Una exclusión que va más allá
Sin embargo, la modificación registral “no nos solucionaría la vida tampoco”, lamenta Victoria, que alude a la exclusión que sigue enfrentando el colectivo. Según datos de 2014 de la Agencia de los Derechos Fundamentales de la Unión Europea (FRA), un 54% de los encuestados trans vivieron el año anterior situaciones de acoso y discriminación.
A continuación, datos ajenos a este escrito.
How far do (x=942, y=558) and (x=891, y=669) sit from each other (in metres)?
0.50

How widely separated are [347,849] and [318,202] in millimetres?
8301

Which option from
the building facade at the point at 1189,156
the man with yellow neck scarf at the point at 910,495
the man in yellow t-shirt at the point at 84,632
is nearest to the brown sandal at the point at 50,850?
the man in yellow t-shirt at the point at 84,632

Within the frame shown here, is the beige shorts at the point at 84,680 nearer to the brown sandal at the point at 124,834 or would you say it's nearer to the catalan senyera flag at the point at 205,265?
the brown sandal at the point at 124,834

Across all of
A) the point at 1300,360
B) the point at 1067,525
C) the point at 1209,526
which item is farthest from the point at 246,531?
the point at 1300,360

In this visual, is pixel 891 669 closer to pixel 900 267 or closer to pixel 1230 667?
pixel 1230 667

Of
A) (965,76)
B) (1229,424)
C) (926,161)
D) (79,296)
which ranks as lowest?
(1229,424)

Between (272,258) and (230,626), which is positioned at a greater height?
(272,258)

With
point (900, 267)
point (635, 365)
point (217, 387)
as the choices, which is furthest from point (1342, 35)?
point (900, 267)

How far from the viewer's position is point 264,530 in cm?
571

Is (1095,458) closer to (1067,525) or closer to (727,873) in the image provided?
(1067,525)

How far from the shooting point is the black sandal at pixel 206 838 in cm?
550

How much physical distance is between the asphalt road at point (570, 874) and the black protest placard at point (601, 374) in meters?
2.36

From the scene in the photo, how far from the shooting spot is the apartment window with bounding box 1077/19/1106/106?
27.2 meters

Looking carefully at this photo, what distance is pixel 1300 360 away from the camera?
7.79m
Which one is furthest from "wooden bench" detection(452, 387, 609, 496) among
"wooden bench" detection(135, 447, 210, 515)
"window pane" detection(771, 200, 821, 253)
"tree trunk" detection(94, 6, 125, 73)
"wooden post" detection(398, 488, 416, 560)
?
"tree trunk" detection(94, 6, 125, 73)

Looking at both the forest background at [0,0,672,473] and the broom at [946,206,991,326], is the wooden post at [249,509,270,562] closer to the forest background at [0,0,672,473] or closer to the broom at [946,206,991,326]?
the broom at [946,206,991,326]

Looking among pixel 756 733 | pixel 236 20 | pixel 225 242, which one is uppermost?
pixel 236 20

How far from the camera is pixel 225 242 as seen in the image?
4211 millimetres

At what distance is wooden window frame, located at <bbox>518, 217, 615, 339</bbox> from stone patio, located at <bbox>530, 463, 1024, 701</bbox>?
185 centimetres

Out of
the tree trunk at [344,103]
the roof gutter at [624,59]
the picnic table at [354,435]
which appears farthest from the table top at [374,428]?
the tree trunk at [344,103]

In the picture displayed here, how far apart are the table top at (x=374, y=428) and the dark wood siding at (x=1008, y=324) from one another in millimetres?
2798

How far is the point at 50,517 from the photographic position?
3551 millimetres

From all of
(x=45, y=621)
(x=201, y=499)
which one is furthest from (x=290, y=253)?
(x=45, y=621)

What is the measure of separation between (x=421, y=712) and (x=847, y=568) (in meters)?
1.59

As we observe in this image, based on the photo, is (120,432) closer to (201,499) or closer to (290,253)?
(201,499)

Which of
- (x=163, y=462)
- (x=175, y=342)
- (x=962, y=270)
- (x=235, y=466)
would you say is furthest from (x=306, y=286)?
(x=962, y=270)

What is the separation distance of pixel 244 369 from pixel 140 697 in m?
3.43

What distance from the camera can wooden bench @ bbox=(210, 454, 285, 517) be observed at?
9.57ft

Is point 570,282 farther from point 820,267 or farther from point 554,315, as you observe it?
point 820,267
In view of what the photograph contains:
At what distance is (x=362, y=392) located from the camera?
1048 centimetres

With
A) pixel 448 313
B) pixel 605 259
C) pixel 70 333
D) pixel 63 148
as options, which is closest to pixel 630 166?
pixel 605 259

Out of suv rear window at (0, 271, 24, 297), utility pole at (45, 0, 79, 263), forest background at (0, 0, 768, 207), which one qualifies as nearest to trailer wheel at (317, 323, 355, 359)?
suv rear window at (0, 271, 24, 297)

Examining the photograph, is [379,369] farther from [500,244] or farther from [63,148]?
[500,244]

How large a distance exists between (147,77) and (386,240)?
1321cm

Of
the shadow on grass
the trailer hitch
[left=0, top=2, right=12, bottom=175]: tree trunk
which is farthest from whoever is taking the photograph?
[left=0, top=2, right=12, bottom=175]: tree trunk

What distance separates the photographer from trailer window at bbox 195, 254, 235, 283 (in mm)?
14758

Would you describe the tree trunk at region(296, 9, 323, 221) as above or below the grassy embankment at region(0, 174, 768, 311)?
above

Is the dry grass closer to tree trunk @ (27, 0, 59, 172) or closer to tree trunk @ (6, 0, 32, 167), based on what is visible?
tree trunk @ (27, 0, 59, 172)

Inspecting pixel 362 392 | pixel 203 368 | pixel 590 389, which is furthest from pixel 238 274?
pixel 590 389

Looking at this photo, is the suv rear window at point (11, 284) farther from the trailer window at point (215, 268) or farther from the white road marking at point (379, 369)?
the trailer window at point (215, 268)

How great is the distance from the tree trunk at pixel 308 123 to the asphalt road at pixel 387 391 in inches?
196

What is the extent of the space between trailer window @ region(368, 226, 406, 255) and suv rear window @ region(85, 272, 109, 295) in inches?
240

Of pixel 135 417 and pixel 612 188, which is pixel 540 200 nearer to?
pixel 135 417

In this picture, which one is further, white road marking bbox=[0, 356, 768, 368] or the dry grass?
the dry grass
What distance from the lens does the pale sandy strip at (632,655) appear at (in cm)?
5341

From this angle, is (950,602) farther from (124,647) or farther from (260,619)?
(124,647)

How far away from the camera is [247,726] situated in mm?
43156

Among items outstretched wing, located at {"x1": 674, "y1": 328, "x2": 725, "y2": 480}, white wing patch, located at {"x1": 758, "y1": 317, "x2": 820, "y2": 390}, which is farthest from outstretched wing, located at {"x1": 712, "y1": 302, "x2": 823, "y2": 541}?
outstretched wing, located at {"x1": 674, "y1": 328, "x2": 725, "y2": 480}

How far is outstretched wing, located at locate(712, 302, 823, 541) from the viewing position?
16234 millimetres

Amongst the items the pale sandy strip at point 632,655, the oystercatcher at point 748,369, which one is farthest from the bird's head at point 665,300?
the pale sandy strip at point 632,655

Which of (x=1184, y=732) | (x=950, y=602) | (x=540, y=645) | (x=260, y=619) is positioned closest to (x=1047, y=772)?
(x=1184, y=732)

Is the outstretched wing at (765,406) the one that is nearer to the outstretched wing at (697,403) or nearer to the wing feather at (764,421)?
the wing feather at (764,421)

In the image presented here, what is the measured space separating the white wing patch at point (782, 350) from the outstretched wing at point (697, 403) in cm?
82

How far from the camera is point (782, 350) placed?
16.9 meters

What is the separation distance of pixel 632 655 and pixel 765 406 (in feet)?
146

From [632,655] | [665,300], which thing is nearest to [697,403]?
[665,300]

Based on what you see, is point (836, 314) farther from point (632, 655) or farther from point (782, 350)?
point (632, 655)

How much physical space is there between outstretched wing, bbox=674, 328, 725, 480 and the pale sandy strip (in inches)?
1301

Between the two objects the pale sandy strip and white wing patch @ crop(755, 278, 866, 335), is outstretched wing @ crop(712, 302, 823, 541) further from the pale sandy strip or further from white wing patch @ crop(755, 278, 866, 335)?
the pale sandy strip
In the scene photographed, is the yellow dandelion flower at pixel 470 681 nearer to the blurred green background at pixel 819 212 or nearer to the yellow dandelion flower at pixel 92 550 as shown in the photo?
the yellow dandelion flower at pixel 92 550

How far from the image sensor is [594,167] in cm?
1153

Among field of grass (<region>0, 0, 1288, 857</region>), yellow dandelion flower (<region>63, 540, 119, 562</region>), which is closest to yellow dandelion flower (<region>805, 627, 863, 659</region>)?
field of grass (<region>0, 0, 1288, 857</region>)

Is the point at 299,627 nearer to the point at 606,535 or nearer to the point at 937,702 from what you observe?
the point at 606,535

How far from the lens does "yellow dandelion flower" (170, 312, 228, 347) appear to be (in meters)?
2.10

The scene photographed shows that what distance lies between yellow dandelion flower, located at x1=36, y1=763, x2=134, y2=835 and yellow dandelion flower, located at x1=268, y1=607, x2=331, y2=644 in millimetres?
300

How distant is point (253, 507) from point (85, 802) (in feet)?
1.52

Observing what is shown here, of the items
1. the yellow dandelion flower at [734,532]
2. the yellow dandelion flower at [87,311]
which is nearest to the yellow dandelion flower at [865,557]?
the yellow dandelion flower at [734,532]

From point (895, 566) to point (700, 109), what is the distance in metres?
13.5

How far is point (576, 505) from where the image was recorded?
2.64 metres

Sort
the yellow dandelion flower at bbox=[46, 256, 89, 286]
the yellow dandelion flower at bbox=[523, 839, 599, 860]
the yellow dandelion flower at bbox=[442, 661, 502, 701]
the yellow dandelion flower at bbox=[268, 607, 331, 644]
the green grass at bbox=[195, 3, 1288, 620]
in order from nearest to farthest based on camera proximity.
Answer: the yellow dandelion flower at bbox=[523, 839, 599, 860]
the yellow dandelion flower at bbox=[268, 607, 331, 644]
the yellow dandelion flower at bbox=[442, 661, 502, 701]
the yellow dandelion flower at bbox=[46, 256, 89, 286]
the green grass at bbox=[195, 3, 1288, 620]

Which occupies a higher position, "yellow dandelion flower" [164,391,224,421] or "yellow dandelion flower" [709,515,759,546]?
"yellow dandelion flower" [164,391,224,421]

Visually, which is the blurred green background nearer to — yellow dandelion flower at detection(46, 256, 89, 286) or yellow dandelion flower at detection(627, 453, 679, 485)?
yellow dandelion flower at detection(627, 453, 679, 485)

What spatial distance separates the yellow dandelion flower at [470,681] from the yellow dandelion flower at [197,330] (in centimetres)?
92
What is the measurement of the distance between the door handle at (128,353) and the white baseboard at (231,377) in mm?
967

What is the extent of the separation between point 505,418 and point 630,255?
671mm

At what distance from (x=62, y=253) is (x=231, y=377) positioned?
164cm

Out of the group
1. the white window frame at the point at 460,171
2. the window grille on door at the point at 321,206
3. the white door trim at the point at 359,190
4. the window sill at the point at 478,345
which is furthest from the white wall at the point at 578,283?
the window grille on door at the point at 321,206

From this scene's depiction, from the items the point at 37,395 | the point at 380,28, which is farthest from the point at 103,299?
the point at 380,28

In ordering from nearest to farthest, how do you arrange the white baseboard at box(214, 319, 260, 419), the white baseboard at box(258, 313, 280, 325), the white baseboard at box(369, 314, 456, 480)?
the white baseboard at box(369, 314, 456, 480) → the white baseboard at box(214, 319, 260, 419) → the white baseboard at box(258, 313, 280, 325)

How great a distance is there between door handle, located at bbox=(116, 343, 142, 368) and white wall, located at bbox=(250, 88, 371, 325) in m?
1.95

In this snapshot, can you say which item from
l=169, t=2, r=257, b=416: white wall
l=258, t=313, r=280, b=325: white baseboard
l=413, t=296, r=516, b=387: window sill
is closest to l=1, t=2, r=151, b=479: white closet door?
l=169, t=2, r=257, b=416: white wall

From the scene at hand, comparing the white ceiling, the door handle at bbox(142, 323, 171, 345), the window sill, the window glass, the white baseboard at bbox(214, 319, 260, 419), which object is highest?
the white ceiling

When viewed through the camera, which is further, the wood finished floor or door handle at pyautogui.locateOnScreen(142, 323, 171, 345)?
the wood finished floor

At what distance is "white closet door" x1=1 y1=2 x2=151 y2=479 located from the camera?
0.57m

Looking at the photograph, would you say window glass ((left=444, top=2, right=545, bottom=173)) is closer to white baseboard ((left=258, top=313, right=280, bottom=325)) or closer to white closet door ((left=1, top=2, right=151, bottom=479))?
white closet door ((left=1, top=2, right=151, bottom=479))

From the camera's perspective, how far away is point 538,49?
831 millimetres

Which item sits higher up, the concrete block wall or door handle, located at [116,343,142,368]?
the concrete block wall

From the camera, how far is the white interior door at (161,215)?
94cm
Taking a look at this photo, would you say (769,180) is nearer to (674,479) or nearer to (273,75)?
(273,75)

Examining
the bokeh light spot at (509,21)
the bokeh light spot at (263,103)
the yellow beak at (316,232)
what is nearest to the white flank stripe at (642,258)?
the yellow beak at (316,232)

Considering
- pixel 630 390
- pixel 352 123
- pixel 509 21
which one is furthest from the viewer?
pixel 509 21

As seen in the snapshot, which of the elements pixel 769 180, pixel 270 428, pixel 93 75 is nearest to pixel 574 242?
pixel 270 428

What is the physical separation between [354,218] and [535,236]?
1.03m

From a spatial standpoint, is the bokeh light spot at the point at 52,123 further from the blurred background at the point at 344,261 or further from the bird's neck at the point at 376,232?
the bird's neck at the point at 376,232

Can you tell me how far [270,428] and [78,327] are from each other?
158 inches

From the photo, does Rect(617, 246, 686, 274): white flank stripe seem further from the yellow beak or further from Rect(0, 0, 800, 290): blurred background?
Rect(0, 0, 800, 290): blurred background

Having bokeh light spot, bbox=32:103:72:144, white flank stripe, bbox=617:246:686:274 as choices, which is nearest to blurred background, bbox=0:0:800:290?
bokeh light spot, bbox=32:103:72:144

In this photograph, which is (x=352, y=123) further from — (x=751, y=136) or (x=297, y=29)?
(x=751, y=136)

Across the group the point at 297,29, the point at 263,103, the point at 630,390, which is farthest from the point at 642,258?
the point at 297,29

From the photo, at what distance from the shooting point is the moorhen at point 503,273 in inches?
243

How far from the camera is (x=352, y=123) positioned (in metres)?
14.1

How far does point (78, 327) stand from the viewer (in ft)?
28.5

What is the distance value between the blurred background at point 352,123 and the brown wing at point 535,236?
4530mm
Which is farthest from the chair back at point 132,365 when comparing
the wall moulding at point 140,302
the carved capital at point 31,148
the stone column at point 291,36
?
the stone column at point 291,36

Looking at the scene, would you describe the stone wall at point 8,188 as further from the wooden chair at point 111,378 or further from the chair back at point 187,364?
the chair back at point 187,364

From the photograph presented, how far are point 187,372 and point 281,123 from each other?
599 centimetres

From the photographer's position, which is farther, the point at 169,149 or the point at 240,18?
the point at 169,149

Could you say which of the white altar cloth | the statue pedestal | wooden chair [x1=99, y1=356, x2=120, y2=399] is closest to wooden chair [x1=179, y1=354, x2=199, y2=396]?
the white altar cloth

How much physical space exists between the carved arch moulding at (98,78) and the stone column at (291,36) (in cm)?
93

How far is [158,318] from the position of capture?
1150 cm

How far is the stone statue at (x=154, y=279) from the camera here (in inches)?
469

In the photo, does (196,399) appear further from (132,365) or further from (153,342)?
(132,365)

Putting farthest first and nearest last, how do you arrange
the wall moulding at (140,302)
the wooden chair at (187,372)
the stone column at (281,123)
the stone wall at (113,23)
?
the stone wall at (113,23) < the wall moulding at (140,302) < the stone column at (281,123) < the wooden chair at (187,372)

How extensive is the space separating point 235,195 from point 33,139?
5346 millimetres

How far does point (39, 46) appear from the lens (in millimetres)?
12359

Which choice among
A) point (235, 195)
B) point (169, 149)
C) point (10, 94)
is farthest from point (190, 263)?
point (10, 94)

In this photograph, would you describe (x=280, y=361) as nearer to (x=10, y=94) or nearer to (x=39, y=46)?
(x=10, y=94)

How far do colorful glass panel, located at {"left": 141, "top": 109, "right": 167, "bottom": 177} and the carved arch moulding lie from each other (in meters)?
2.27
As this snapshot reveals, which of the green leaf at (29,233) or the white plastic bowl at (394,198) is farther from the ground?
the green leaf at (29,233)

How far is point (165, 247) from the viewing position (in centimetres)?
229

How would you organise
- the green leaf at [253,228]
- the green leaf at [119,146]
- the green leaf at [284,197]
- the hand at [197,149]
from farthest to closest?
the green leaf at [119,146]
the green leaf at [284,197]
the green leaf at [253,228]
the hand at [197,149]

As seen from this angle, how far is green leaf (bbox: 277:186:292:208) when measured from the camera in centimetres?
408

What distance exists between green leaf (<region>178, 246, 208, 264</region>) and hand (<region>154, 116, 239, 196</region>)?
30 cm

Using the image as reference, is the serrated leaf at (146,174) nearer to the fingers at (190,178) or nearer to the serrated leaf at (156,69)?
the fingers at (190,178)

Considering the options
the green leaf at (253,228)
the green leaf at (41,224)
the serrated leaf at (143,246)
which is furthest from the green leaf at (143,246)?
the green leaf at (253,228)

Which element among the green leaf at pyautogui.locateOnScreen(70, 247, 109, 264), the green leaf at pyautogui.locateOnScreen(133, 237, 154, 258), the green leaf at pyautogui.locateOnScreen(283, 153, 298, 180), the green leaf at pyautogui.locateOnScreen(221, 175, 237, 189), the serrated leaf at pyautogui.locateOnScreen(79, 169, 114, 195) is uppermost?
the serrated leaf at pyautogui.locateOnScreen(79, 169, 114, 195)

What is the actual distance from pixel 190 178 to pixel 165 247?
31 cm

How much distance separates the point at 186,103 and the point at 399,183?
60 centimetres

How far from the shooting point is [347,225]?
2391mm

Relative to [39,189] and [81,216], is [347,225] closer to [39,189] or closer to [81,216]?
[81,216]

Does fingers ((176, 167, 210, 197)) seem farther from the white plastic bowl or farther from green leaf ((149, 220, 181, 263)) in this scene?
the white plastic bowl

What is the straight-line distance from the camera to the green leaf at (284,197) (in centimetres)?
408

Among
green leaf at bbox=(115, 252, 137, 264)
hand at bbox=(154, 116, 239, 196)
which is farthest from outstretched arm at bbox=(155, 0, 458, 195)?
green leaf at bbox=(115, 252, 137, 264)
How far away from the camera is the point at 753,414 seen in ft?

Y de acuerdo con un sondeo de este año de la Federación Española de Lesbianas, Gais, Trans y Bisexuales (FELGTB), el 40% sufrió amenazas.
Victoria acaba de firmar un contrato de trabajo por tres meses –“Estoy viendo un poco la luz”, celebra–, pero el ámbito laboral sigue siendo uno de los que más obstáculos presenta y para muchas personas trans encontrar un empleo es casi tarea imposible. “Vivimos mucha exclusión, así que a muchas solo nos queda la supervivencia en el día a día”, dice.
Eso, unido a las agresiones que siguen viviendo las personas LGTBI: solo en 2017, los colectivos recogieron 623 incidentes de odio, más de 50 al día. La propia Victoria sufrió uno justo en enero de ese mismo año, cuando estando en una discoteca de Puente de Vallecas (Madrid) un hombre la insultó, la golpeó y la pateó. Tras ello, permaneció ingresada unas horas en el Hospital Infanta Leonor y denunció ante la Policía acompañada del colectivo Arcópoli, algo que la mayoría de víctimas siguen sin hacer. Por eso, las asociaciones consideran que las cifras son “la punta del iceberg” de la homofobia y la transfobia.
Ante este escenario, la reforma de la ley de 2007 relativa a la modificación de nombre y sexo es una pieza más de un puzzle que aún está pendiente, pues el Congreso tramitaba un paquete de medidas que volverá a la cámara: la ley integral LGTBI –que llevan en su programa el PSOE, Unidas Podemos y Ciudadanos– y la ley trans que propone la formación morada. “Yo lo veo cuesta arriba, la verdad. Creo que no hay interés en esto. Los políticos y los partidos hablan de inclusión y diversidad... pero a la hora de la verdad no somos una prioridad”, explica Victoria al tiempo que recuerda la total ausencia del tema LGTBI en el debate electoral del pasado lunes.
Estas normas aún pendientes incluyen medidas en distintos ámbitos –laboral, sanitario, educativo...– y pretenden homogeneizar los derechos LGTBI en todo el territorio. A día de hoy, muchos de ellos dependen de la comunidad autónoma en la que resida cada persona y de si ésta ha aprobado leyes propias, por ejemplo, la prohibición de las terapias que prometen 'cambiar' la orientación sexual o la identidad de género, algo que solo se prohíbe expresamente en cuatro autonomías. “Al final casi que acabas acostumbrándote a la discriminación, pero tenemos derecho a mucho más. Tenemos derecho a la vida”, zanja Victoria.